Furthermore, the collection of certain Data may be required for regulatory or contractual reasons. The person concerned is thus obliged to provide the Personal Data requested.
DATA RECIPIENTS
The Data collected will be processed by the employees of Z#BRE companies who are authorized according to their position to access and process said Data.
In some cases, the data collected may be processed by subcontractors or partners, and only to the extent necessary to perform the tasks entrusted to them.
Z#BRE strictly requires that its subcontractors or partners process Personal Data only to manage the services they are responsible for.
Z#BRE also requires these providers or partners to always act in compliance with applicable laws regarding the protection of personal data and to pay particular attention to the confidentiality of such data.
The data may be communicated by Z#BRE to the administration, courts, government services in compliance with legal and regulatory provisions.
DATA STORAGE
Personal Data is stored either in Z#BRE databases or in those of its service providers.
In some cases, and mainly for technical reasons or geographical positioning of its Customers, these databases may be stored on servers located outside the territory of the European Union.
DATA SECURITY
Personal Data is processed in such a way as to guarantee appropriate security by means of physical, technical or organizational measures appropriate to the state of the art, including protection against unauthorized or unlawful processing and against accidental loss, destruction or damage. Depending on needs, risks, costs and the purpose of Processing, these measures may include pseudonymization and encryption of Data.

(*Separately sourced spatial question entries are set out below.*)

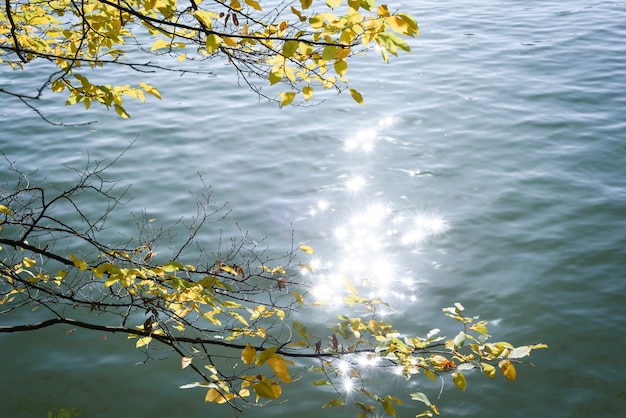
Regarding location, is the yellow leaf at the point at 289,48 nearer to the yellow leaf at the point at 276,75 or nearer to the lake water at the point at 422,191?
the yellow leaf at the point at 276,75

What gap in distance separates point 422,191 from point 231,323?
11.3 feet

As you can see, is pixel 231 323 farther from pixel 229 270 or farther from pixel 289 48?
pixel 289 48

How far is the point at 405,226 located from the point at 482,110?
3908 mm

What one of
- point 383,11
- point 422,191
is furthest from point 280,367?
point 422,191

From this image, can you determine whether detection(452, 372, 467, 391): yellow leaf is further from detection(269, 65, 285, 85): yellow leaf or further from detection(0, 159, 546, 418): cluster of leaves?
detection(269, 65, 285, 85): yellow leaf

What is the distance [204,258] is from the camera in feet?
22.5

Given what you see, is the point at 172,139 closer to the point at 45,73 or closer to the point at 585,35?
the point at 45,73

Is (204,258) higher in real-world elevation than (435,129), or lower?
lower

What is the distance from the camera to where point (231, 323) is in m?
6.06

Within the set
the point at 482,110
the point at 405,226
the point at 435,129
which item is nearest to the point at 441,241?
the point at 405,226

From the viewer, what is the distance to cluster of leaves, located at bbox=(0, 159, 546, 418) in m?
3.36

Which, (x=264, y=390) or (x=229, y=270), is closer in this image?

Each Data Controller implements a procedure to regularly test, analyze and evaluate the effectiveness of technical and organizational measures to ensure the security of Processing. In the event of a breach of Personal Data, each Data Controller will use its best efforts to notify the CNIL as soon as possible and, if possible, no later than 72 hours after becoming aware of the breach.
If this violation of Personal Data is likely to give rise to a high risk for the rights and freedoms of Data Subjects, the Data Controller will inform them by any means as soon as possible, unless the Data Controller has taken sufficient technical protection measures to stop the violation.
TRANSFER OF DATA OUTSIDE THE EUROPEAN ECONOMIC AREA
Due in particular to the international dimension of Z#BRE’s activities and in order to optimize the quality of service, the information communications referred to above are likely to involve transfers of personal data to countries that are not members of the European Economic Area, whose legislation on the protection of personal data differs from that of the European Union.
In such cases, contractual, organizational and procedural measures relating to the personnel or companies concerned ensure an adequate level of protection, security and confidentiality of Personal Data.
In the event of a Transfer to a country whose legislation has not been recognized by the European Commission as providing an adequate level of protection within the meaning of the applicable Data Protection legislation, Z#BRE undertakes to sign a data transfer contract that includes the EU Standard Contractual Clauses as set out in European Commission Decision 2010/87/EU.